_REQUEST_: Render the material from the line containing "As pictured in" through the line containing "322 centimetres" as a Markdown table with the columns Row and Line, leaving out blank lines.

_DATA TO USE_:
================

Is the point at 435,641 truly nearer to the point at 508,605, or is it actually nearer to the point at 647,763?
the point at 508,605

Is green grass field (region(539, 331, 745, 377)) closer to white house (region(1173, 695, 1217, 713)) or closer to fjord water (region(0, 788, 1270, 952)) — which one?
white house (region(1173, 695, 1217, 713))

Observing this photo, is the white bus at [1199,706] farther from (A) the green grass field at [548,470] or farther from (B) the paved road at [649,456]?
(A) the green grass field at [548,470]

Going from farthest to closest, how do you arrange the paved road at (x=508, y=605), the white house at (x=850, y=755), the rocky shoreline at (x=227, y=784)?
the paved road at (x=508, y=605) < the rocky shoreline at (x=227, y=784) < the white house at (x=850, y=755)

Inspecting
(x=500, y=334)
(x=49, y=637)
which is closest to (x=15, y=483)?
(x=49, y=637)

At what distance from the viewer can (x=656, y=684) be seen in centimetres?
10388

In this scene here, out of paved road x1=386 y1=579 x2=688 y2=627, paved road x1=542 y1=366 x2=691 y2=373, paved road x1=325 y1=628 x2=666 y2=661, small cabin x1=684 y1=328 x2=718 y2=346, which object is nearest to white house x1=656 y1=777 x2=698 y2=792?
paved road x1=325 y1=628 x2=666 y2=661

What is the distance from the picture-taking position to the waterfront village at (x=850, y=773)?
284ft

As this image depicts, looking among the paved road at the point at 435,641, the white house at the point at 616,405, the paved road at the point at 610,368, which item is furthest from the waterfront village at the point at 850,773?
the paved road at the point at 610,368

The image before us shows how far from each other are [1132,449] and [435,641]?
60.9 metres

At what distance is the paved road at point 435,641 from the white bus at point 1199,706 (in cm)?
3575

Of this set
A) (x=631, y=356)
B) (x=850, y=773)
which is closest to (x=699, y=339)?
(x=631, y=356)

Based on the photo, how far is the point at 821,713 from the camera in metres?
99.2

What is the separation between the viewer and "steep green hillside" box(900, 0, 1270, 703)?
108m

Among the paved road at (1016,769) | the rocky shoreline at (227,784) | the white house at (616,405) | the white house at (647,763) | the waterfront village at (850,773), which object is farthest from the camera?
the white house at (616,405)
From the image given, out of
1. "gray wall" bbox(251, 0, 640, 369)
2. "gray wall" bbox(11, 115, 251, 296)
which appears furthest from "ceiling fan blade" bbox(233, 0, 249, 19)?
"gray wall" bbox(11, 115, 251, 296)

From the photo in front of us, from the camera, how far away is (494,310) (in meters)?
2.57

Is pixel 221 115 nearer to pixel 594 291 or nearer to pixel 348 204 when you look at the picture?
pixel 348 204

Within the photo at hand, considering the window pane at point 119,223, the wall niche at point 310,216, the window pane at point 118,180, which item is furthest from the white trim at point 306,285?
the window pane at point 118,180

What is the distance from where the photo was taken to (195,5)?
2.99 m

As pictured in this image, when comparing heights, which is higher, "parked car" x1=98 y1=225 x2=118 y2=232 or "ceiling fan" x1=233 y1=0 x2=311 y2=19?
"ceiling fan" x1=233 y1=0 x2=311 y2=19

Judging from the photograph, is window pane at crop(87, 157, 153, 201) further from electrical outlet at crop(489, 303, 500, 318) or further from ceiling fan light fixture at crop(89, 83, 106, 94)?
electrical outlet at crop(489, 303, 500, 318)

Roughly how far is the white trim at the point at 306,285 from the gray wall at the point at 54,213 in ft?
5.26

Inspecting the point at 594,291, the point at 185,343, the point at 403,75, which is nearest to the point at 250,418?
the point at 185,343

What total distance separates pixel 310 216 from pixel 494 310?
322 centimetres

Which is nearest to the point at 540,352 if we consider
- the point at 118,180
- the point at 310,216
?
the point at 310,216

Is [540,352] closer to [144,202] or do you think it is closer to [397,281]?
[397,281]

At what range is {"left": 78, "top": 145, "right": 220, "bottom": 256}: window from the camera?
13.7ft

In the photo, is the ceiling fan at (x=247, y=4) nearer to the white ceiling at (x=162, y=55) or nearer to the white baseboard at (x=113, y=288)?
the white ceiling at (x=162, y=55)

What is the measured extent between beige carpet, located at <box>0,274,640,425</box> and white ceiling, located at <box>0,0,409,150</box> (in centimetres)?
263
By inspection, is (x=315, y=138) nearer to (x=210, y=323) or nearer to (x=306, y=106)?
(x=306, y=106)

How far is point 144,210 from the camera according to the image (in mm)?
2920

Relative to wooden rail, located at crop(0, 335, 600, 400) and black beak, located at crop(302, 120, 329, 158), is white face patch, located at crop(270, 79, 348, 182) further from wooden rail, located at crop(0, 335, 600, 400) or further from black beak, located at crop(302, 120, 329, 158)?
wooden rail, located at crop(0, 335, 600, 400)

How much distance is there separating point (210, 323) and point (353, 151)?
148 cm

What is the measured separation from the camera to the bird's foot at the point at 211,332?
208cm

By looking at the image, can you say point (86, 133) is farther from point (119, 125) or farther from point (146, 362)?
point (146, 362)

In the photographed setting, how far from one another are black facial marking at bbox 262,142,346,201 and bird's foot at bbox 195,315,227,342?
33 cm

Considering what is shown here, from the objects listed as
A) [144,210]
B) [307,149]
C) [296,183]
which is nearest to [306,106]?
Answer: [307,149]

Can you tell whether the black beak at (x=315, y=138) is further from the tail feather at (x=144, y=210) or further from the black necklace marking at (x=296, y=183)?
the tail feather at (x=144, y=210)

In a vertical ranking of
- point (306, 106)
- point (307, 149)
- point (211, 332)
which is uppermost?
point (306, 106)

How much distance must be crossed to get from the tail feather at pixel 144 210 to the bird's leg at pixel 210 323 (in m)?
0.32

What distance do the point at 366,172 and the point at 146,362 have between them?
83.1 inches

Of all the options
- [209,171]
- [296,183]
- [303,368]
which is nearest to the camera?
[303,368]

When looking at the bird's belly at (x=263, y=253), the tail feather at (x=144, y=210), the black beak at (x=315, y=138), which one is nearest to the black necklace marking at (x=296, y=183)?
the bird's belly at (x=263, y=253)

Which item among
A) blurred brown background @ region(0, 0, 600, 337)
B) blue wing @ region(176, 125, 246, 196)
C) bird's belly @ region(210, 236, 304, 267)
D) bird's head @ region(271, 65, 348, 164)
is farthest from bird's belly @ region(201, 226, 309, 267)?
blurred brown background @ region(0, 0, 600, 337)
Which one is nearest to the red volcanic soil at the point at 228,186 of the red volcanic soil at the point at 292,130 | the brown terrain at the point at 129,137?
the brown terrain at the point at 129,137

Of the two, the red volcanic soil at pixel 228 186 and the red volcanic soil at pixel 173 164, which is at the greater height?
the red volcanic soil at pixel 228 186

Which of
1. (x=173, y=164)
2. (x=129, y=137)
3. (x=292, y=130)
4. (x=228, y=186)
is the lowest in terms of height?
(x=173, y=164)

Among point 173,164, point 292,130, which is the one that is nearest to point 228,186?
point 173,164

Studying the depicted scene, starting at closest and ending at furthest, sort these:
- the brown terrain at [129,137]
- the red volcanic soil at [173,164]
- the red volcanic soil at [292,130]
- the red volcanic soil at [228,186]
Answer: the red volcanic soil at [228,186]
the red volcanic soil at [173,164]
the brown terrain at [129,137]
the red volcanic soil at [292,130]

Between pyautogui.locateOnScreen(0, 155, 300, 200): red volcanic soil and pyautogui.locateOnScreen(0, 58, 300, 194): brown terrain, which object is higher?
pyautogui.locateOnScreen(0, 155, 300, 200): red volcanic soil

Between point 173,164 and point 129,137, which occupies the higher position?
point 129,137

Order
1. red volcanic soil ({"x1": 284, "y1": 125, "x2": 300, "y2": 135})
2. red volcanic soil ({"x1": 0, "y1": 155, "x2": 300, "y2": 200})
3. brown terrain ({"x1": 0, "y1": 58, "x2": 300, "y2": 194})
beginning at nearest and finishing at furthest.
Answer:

================

_RESULT OF THIS TASK_:
| Row | Line |
|---|---|
| 1 | As pictured in this image, when comparing heights, which is higher, "parked car" x1=98 y1=225 x2=118 y2=232 or "ceiling fan" x1=233 y1=0 x2=311 y2=19? |
| 2 | "ceiling fan" x1=233 y1=0 x2=311 y2=19 |
| 3 | Judging from the photograph, is window pane at crop(87, 157, 153, 201) further from electrical outlet at crop(489, 303, 500, 318) or further from ceiling fan light fixture at crop(89, 83, 106, 94)? |
| 4 | electrical outlet at crop(489, 303, 500, 318) |
| 5 | Roughly how far is the white trim at the point at 306,285 from the gray wall at the point at 54,213 in ft? |
| 6 | 5.26 |
| 7 | Inspecting the point at 594,291, the point at 185,343, the point at 403,75, which is nearest to the point at 250,418? |
| 8 | the point at 185,343 |
| 9 | What total distance separates pixel 310 216 from pixel 494 310? |
| 10 | 322 centimetres |